● WORK INSTRUCTIONS: Print all of the entries below word for word, keeping every line as it appears.
[Start of RECORDS SUPPLIED]
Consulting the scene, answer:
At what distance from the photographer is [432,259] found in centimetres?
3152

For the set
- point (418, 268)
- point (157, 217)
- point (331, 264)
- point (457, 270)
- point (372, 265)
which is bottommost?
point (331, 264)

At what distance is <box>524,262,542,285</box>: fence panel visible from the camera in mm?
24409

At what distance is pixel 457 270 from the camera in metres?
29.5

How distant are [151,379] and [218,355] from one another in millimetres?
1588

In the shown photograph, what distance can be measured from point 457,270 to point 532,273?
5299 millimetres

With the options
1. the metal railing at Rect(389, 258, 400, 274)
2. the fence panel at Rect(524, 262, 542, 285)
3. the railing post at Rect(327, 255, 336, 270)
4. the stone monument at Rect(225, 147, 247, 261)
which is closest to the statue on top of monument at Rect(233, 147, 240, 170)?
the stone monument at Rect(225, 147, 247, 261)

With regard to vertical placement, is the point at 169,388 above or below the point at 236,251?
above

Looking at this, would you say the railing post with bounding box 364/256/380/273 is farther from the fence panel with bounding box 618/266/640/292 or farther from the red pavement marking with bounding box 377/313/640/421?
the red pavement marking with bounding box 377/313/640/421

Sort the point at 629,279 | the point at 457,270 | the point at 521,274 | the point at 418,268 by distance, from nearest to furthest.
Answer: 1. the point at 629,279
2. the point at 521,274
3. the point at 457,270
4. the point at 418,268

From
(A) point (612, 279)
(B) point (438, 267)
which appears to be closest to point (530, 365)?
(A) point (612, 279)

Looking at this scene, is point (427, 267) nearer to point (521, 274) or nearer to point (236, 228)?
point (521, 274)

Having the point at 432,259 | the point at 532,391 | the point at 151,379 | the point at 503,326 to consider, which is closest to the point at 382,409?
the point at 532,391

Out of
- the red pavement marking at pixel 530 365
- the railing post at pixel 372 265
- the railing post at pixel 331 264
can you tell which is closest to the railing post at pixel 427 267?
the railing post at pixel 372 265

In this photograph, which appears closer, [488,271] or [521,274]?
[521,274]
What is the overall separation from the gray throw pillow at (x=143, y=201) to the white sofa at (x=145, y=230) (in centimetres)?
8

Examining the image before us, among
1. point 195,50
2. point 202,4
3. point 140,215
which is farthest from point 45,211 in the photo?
[End of RECORDS SUPPLIED]
● EXERCISE RESULT:
Consulting the scene, answer:
At what distance from the photographer is [432,259] found in centimetres?
3152

For the set
- point (418, 268)
- point (157, 217)
- point (331, 264)
- point (457, 270)
- point (372, 265)
which is bottommost?
point (331, 264)

At what distance is <box>524,262,542,285</box>: fence panel visible from the camera in mm?
24409

At what distance is pixel 457 270 from the camera in metres?
29.5

How distant are [151,379] and [218,355] from one another in millimetres?
1588

In the shown photograph, what distance can be measured from point 457,270 to point 532,273?
5299 millimetres

With the options
1. the metal railing at Rect(389, 258, 400, 274)
2. the fence panel at Rect(524, 262, 542, 285)
3. the railing post at Rect(327, 255, 336, 270)
4. the stone monument at Rect(225, 147, 247, 261)
which is closest to the statue on top of monument at Rect(233, 147, 240, 170)?
the stone monument at Rect(225, 147, 247, 261)

With regard to vertical placement, is the point at 169,388 above or below the point at 236,251?
above

Looking at this, would you say the railing post with bounding box 364/256/380/273 is farther from the fence panel with bounding box 618/266/640/292 or farther from the red pavement marking with bounding box 377/313/640/421?
the red pavement marking with bounding box 377/313/640/421

Sort the point at 629,279 | the point at 457,270 | the point at 521,274 | the point at 418,268 by distance, from nearest to furthest.
Answer: 1. the point at 629,279
2. the point at 521,274
3. the point at 457,270
4. the point at 418,268

From
(A) point (612, 279)
(B) point (438, 267)
which appears to be closest to point (530, 365)?
(A) point (612, 279)

Looking at this scene, is point (427, 267) nearer to point (521, 274) or nearer to point (236, 228)?
point (521, 274)

Having the point at 432,259 | the point at 532,391 | the point at 151,379 | the point at 503,326 to consider, which is closest to the point at 382,409?
the point at 532,391

Out of
- the red pavement marking at pixel 530 365
- the railing post at pixel 372 265
- the railing post at pixel 331 264
can you tell which is closest to the railing post at pixel 427 267?
the railing post at pixel 372 265

In this photograph, which appears closer, [488,271] or [521,274]?
[521,274]
What is the overall separation from the gray throw pillow at (x=143, y=201) to the white sofa at (x=145, y=230) (in centimetres)?
8

Examining the image before us, among
1. point 195,50
2. point 202,4
3. point 140,215
which is farthest from point 45,211 in the photo?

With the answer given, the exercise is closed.